**Aufgabenstellung**: Schreibe den Text über christliche Ehe, Familie und den Schutz menschlichen Lebens im Anschluss an seinen letzten Satz weiter.

+++ Seitenauszug

Das Gelingen christlicher Ehe, lebenslanger Bindung und gegenseitiger Liebe ist getragen von der Zusage Gottes und dem vertrauensvollen sich Bemühen um eine Kultur der Beziehung.
In diesem Bemühen wissen sich die Familien eingebunden in größere soziale Netze von Freundschaft, Gemeinde und „Gottesfamilie“, die den Blick über die Kernfamilie hinaus weiten.
Wagnis und Scheitern
(73) Der hohen Bewertung von menschlichen Beziehungen entspricht eine große Aufmerksamkeit für ihr Scheitern. Christinnen und Christen wissen um das Glück gemeinsamen Lebens, sie wissen aber auch um das Scheitern in Partnerschaft, Ehe und Familie. Beides verdient auf je angemessene Weise Beachtung und Behutsamkeit.
Christinnen und Christen treten dafür ein, dass geglückte, aber auch nicht gelungene Lebensrealitäten in den Partnerschaften, den Ehen und Familien entsprechend beachtet werden.
Beziehungen werden heute in vielfältigen Lebensmodellen gelebt, die Kirchen und Gesellschaft vor schwierige Fragen stellen, die zu unterschiedlichen, ja gegensätzlichen Lösungsversuchen führen. Dabei stehen auch die Betroffenen selbst vor großen Herausforderungen. In jedem Fall sind Respekt, wechselseitiges Einverständnis, Gewaltfreiheit und Gleichberechtigung für eine menschengerechte Lebensweise unverzichtbar.
Lebensbedrohende Entwicklungen
(74) In den schwerwiegenden Fragen von Abtreibung und Reproduktionsmedizin droht die Würde menschlichen Lebens ausgeblendet und Gewalt gegen menschliches Leben, das sich nicht schützen kann, legitimiert zu werden.
In diesen Fragen bestehen auch zwischen den Kirchen unterschiedliche Positionen. Einig sind sich die Kirchen im Eintreten für Freiheit in Verantwortung und im Einbeziehen der Rechte des andern, die für ein menschenwürdiges Leben in unserer Gesellschaft unerlässlich sind. Das Prinzip der Autonomie darf nicht verabsolutiert werden, sondern schließt Verantwortung für sich und andere ein.
In der Frage der Euthanasie treten die Kirchen in Österreich in ihrer Erklärung zum menschenwürdigen Sterben einstimmig für eine Kultur der Solidarität mit den Sterbenden ein und lehnen jede Form der Euthanasie ab.
Die Machbarkeit in Wissenschaft und Technik findet ihre Grenze in der Unverfügbarkeit des Lebens.

++++++
+++ Gespeicherte Daten

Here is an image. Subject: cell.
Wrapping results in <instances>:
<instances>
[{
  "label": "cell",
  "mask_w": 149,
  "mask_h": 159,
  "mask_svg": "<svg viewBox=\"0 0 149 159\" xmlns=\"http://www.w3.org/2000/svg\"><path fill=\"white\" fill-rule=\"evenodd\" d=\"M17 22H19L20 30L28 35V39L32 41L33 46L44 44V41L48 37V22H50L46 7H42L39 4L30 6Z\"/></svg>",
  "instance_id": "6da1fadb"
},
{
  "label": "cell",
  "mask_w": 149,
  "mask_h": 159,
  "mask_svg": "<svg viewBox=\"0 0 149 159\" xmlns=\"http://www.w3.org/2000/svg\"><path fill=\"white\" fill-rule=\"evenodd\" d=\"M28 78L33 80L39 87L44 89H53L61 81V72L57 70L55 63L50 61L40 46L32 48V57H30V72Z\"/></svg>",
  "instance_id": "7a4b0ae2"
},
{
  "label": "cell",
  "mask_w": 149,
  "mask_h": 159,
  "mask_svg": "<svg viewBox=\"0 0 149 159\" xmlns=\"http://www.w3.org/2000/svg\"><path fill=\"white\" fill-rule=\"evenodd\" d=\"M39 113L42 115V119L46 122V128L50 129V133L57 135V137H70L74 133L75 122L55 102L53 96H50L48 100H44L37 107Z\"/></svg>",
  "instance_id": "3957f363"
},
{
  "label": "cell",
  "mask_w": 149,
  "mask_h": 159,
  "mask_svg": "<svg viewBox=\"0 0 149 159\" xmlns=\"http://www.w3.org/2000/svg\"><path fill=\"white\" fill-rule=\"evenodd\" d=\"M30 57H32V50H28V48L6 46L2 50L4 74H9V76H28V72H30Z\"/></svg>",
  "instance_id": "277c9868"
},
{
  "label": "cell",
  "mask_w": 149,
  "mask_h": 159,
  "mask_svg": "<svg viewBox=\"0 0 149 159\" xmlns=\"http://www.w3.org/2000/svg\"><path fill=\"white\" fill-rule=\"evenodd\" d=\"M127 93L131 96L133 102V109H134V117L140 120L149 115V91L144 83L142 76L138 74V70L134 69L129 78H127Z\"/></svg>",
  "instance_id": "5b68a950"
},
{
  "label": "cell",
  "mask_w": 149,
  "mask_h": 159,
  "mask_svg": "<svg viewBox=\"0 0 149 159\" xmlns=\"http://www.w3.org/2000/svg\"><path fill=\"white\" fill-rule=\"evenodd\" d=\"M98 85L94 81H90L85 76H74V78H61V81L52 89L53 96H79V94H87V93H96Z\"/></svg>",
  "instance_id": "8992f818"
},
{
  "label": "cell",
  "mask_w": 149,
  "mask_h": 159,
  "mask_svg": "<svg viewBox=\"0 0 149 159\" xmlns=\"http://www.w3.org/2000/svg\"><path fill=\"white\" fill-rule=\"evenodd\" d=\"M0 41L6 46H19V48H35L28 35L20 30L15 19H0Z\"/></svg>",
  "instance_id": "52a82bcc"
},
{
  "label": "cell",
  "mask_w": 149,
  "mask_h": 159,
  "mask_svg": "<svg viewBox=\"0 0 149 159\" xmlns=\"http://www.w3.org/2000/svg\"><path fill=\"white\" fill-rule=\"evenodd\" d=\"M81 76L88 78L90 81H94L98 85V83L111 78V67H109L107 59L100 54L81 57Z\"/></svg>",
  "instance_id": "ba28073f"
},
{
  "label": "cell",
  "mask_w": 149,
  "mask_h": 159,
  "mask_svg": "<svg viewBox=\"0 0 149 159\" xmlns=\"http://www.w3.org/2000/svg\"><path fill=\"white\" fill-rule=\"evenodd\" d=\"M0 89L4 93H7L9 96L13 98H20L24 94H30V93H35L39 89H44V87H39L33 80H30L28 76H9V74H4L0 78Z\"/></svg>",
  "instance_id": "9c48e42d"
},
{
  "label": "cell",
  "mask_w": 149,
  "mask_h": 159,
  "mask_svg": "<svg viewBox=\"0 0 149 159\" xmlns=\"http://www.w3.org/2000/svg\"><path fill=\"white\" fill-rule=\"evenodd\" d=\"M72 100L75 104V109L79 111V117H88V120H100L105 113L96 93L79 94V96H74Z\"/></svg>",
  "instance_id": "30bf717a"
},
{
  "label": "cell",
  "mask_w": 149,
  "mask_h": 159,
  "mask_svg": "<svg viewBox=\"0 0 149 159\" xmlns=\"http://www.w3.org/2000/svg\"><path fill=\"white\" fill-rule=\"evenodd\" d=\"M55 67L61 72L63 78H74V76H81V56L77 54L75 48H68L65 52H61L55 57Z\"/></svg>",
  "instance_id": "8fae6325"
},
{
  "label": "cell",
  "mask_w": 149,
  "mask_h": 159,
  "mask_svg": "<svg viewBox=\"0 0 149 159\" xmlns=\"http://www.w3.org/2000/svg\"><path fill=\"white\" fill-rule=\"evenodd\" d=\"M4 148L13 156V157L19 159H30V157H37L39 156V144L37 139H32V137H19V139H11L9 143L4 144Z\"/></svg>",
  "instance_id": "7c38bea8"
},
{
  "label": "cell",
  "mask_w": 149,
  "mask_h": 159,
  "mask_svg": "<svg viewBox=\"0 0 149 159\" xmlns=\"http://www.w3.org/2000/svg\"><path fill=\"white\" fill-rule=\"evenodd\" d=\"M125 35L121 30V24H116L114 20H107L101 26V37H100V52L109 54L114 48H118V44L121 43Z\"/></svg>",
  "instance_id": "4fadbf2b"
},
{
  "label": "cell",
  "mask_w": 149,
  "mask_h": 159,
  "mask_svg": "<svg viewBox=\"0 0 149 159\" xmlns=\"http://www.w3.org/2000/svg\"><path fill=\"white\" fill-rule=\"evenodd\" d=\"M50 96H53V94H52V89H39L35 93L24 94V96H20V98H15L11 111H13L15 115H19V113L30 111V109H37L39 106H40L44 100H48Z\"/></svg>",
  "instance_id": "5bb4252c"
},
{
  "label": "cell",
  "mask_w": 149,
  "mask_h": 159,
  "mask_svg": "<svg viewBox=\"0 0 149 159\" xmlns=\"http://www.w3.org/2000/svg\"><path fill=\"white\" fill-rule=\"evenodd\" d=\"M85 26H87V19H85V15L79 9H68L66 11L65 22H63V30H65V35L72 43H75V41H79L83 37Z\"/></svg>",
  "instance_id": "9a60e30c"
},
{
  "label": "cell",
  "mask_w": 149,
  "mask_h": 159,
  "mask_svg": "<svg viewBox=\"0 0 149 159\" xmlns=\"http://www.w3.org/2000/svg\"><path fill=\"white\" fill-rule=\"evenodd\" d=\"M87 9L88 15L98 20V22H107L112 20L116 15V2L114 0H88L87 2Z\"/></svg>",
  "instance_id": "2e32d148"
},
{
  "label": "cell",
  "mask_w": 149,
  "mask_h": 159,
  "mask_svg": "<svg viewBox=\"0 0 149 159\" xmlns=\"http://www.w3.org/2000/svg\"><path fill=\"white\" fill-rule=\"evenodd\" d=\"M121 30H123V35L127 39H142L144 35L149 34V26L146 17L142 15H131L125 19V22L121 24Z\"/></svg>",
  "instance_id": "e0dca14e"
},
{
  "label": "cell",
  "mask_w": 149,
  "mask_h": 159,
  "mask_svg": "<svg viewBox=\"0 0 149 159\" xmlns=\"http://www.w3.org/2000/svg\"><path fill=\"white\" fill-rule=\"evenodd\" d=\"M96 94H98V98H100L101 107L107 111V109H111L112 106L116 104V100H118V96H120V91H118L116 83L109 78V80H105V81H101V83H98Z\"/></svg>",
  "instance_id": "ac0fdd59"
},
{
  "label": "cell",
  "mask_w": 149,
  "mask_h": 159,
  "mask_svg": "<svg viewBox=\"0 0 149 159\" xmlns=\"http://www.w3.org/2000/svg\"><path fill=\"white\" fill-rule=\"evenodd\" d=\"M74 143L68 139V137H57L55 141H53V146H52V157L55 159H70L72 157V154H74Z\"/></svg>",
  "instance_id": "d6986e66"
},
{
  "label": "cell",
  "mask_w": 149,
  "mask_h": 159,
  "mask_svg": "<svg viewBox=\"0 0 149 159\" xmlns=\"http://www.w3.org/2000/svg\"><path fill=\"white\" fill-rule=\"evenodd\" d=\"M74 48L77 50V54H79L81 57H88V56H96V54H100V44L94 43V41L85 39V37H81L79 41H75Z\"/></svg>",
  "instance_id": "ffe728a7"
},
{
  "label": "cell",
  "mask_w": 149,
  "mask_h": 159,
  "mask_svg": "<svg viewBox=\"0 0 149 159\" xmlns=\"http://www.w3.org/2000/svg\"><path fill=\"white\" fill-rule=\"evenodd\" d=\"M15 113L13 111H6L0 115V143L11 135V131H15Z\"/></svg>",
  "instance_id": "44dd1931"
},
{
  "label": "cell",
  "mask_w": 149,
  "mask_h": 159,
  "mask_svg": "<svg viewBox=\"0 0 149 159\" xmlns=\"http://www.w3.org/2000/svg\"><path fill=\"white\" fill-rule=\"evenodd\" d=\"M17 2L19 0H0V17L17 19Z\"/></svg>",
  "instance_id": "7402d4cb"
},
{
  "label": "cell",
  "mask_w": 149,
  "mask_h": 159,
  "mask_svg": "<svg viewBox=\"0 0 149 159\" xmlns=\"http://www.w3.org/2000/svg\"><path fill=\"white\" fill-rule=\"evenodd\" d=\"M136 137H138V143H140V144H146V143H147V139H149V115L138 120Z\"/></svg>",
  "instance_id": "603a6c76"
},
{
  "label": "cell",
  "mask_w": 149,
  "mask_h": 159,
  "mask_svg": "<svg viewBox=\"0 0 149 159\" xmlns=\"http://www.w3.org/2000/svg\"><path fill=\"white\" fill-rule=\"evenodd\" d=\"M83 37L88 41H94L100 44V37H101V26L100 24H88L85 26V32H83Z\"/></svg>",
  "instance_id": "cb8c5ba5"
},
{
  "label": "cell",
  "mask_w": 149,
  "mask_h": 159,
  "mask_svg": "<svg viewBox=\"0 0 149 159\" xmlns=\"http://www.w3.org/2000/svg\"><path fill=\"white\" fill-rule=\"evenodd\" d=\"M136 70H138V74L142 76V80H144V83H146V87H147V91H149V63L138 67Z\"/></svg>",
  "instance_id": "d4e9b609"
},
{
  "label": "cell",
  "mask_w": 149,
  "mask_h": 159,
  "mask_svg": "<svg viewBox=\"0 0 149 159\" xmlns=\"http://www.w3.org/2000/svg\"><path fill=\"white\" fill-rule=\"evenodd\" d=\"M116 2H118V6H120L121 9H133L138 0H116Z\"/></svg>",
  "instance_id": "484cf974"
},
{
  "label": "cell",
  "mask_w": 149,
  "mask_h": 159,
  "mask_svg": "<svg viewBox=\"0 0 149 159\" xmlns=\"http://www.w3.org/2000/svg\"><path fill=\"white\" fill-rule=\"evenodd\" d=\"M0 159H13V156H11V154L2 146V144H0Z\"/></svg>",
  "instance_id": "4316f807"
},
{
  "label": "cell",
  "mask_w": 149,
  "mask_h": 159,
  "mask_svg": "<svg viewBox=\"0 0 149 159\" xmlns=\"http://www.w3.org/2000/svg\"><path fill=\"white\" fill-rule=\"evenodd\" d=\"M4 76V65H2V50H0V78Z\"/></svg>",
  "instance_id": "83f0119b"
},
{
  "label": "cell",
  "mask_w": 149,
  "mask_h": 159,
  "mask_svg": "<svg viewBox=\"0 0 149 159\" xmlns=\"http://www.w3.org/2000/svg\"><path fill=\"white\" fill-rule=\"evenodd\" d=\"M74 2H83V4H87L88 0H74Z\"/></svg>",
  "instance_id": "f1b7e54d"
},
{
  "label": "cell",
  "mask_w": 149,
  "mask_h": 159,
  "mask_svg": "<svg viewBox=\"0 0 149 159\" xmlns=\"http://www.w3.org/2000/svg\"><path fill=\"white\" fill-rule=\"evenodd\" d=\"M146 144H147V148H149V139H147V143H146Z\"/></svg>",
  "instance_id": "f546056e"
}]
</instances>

++++++

**Erwartete Antwort**:
Verantwortung für das Leben
(75) Menschliches Leben braucht Achtung, Geborgenheit und Fürsorge vom Beginn bis zu seinem Ende. Kinder brauchen für ihre Entwicklung die Geborgenheit in einer Familie, kranke und alte Menschen Begleitung und Hilfe. Männer sind dabei ebenso gefordert wie Frauen.
Nur in einer Gesellschaft, in der menschliche Verbundenheit und Freundschaft gepflegt werden, werden sich Menschen füreinander einsetzen, wird ein Klima der Solidarität entstehen, in dem auch Kranke und Behinderte Hilfe und Pflege, Obdachlose und Suchtkranke Unterstützung, Gefangene und Haftentlassene Begleiter auf dem Weg zurück in die Gesellschaft finden können.
Beziehungsfähigkeit und Engagement
(76) Neben Familien, Nachbarschaft und Freundeskreis übernehmen verschiedene Organisationen Verantwortung und sind zur Hilfe bereit. Eine große Zahl ehrenamtlicher Mitarbeiterinnen und Mitarbeiter stellen sich in den Dienst sozialer Einrichtungen und bilden durch ihre verlässliche Bereitschaft und ihr längerfristiges Engagement die Basis für nachhaltige Hilfe. Aus freiwilligem Engagement sind Parteien und Verbände entstanden. Auch neue soziale Bewegungen leben in hohem Maß von beziehungsfähigen Personen, die bereit sind, sich für andere einzusetzen.
Die Beständigkeit dieses vielfältigen Engagements hängt entscheidend von materieller und ideeller Unterstützung und der öffentlichen Anerkennung ab. Es bedarf der besonderen Aufmerksamkeit der Gesellschaft, ein Klima der Beziehungs- und Bindungsfähigkeit zu erhalten und damit sozialen Zusammenhalt zu fördern und zu sichern.
UNTERWEGS MIT DEN MENSCHEN
Aufgaben für die Kirchen
- Die Kirchen sind gerufen, Menschen durch Verkündigung, Gottesdienst und Seelsorge zu begleiten. Sie wollen die Menschen in ihren verschiedenen Lebensabschnitten stärken und sie zu tragfähigen und dauerhaften Beziehungen und Bindungen ermutigen. (77)
- Die Kirchen laden in ihren Räumen zu Begegnung und Gemeinschaft ein. Sie wollen eine Kultur der Gastfreundschaft und der Toleranz pflegen. (78)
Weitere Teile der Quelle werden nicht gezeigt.